Stored data entries
::::

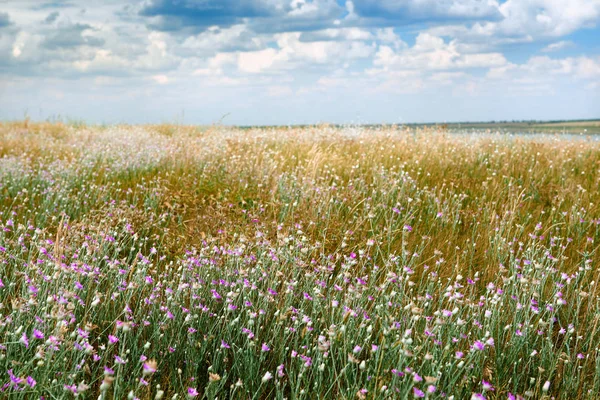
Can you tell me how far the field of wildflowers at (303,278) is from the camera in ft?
9.33

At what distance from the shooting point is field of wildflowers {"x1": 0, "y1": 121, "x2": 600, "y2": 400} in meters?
2.84

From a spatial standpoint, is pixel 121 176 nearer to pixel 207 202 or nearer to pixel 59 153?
pixel 207 202

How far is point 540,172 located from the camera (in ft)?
26.6

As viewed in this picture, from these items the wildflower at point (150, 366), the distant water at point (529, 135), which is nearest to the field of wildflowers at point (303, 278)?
the wildflower at point (150, 366)

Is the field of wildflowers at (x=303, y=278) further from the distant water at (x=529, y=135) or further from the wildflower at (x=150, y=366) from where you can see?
the distant water at (x=529, y=135)

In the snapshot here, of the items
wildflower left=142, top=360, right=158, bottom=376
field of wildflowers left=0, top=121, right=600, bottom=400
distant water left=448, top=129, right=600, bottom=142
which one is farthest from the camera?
distant water left=448, top=129, right=600, bottom=142

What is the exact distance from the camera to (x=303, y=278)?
13.8 ft

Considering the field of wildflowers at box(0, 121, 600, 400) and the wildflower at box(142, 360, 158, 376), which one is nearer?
the wildflower at box(142, 360, 158, 376)

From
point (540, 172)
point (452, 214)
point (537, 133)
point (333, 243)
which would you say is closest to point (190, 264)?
point (333, 243)

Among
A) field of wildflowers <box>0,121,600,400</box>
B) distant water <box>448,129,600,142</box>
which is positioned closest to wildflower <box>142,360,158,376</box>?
field of wildflowers <box>0,121,600,400</box>

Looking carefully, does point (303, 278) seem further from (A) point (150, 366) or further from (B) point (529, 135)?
(B) point (529, 135)

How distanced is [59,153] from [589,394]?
9.96 m

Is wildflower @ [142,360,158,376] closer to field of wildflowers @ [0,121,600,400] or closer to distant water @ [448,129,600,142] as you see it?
field of wildflowers @ [0,121,600,400]

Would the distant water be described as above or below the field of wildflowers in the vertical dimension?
above
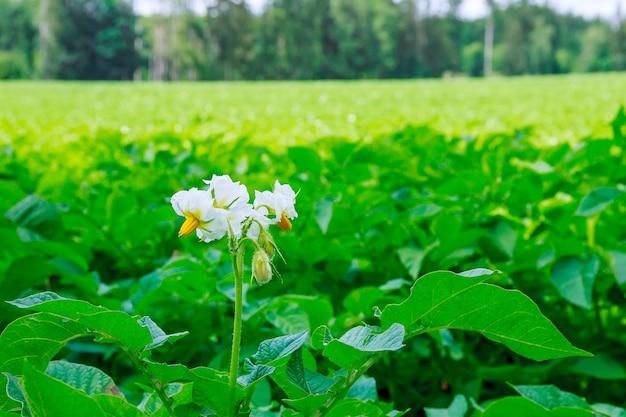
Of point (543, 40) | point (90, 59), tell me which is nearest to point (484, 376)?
point (90, 59)

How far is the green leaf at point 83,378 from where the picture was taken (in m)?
0.78

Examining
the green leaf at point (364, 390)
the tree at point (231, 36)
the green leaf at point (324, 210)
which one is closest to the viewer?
the green leaf at point (364, 390)

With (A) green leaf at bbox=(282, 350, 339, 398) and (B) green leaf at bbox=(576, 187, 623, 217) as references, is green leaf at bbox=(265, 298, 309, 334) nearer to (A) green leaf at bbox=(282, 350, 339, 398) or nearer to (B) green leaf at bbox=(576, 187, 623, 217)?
(A) green leaf at bbox=(282, 350, 339, 398)

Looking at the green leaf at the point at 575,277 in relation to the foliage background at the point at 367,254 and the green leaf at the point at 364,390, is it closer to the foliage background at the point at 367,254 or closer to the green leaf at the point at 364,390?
the foliage background at the point at 367,254

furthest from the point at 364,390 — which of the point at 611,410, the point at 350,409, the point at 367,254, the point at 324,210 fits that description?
the point at 367,254

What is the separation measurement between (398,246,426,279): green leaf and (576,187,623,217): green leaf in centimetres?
33

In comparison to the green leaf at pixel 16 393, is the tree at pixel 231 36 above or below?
above

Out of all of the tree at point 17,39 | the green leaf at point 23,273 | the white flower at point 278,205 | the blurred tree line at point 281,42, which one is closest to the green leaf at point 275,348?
the white flower at point 278,205

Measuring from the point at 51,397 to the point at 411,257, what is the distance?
3.38 feet

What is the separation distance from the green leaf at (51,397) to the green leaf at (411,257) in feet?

::::

Except for the pictures, give all the material above again verbatim.

Can you tell me how far the field of wildflowers at (303,278) is from the camera in ft?
9.33

At what distance from the shooting point is field of wildflowers {"x1": 0, "y1": 121, "x2": 600, "y2": 400} in meters?
2.84

From a spatial standpoint, is pixel 121 176 nearer to pixel 207 202 or nearer to pixel 59 153?
pixel 207 202

How far is point 540,172 located from the camera (in ft)?
26.6

As viewed in this picture, from these items the wildflower at point (150, 366), the distant water at point (529, 135), which is nearest to the field of wildflowers at point (303, 278)?
the wildflower at point (150, 366)

Is the field of wildflowers at (x=303, y=278) further from the distant water at (x=529, y=135) or further from the wildflower at (x=150, y=366) from where you can see?
the distant water at (x=529, y=135)

In the snapshot here, of the items
wildflower left=142, top=360, right=158, bottom=376
field of wildflowers left=0, top=121, right=600, bottom=400
distant water left=448, top=129, right=600, bottom=142
which one is farthest from the camera?
distant water left=448, top=129, right=600, bottom=142

What is the exact distance from the camera to (x=303, y=278)?
13.8 ft

Considering the field of wildflowers at box(0, 121, 600, 400) and the wildflower at box(142, 360, 158, 376), which one is nearer?
the wildflower at box(142, 360, 158, 376)

From
point (540, 172)
point (452, 214)
point (537, 133)
point (333, 243)
which would you say is closest to point (190, 264)?
point (333, 243)

Among
A) field of wildflowers <box>0,121,600,400</box>
B) distant water <box>448,129,600,142</box>
which is positioned closest to wildflower <box>142,360,158,376</box>?
field of wildflowers <box>0,121,600,400</box>

Looking carefully, does point (303, 278) seem further from (A) point (150, 366) or further from (B) point (529, 135)?
(B) point (529, 135)

How distanced is [59,153] from [589,394]?
9.96 m

Is wildflower @ [142,360,158,376] closer to field of wildflowers @ [0,121,600,400] or closer to distant water @ [448,129,600,142] as you see it?
field of wildflowers @ [0,121,600,400]

Would the distant water be described as above or below the field of wildflowers in the vertical dimension?
above
Of point (543, 40) | point (90, 59), tell me which is nearest to point (484, 376)?
point (90, 59)

How far is the green leaf at point 83,378 from where the picture was taken (in m)?
0.78

Examining
the green leaf at point (364, 390)
the tree at point (231, 36)
the green leaf at point (324, 210)
which one is closest to the viewer?
the green leaf at point (364, 390)

With (A) green leaf at bbox=(282, 350, 339, 398) and (B) green leaf at bbox=(576, 187, 623, 217) as references, is green leaf at bbox=(265, 298, 309, 334) nearer to (A) green leaf at bbox=(282, 350, 339, 398) or nearer to (B) green leaf at bbox=(576, 187, 623, 217)?
(A) green leaf at bbox=(282, 350, 339, 398)

Looking at the green leaf at the point at 575,277 in relation to the foliage background at the point at 367,254 and the green leaf at the point at 364,390, is it closer to the foliage background at the point at 367,254 or closer to the green leaf at the point at 364,390?
the foliage background at the point at 367,254

furthest from the point at 364,390 — which of the point at 611,410, the point at 350,409, the point at 367,254, the point at 324,210 fits that description?
the point at 367,254

What is the separation measurement between (398,246,426,279): green leaf and (576,187,623,217): green leaf in centimetres?
33

In comparison to the green leaf at pixel 16 393, is the tree at pixel 231 36 above or below?
above

Out of all of the tree at point 17,39 | the green leaf at point 23,273 | the white flower at point 278,205 | the blurred tree line at point 281,42, which one is closest to the green leaf at point 275,348?
the white flower at point 278,205

Measuring from the point at 51,397 to the point at 411,257, what is the distance?
3.38 feet

What is the separation distance from the green leaf at (51,397) to the green leaf at (411,257) in feet?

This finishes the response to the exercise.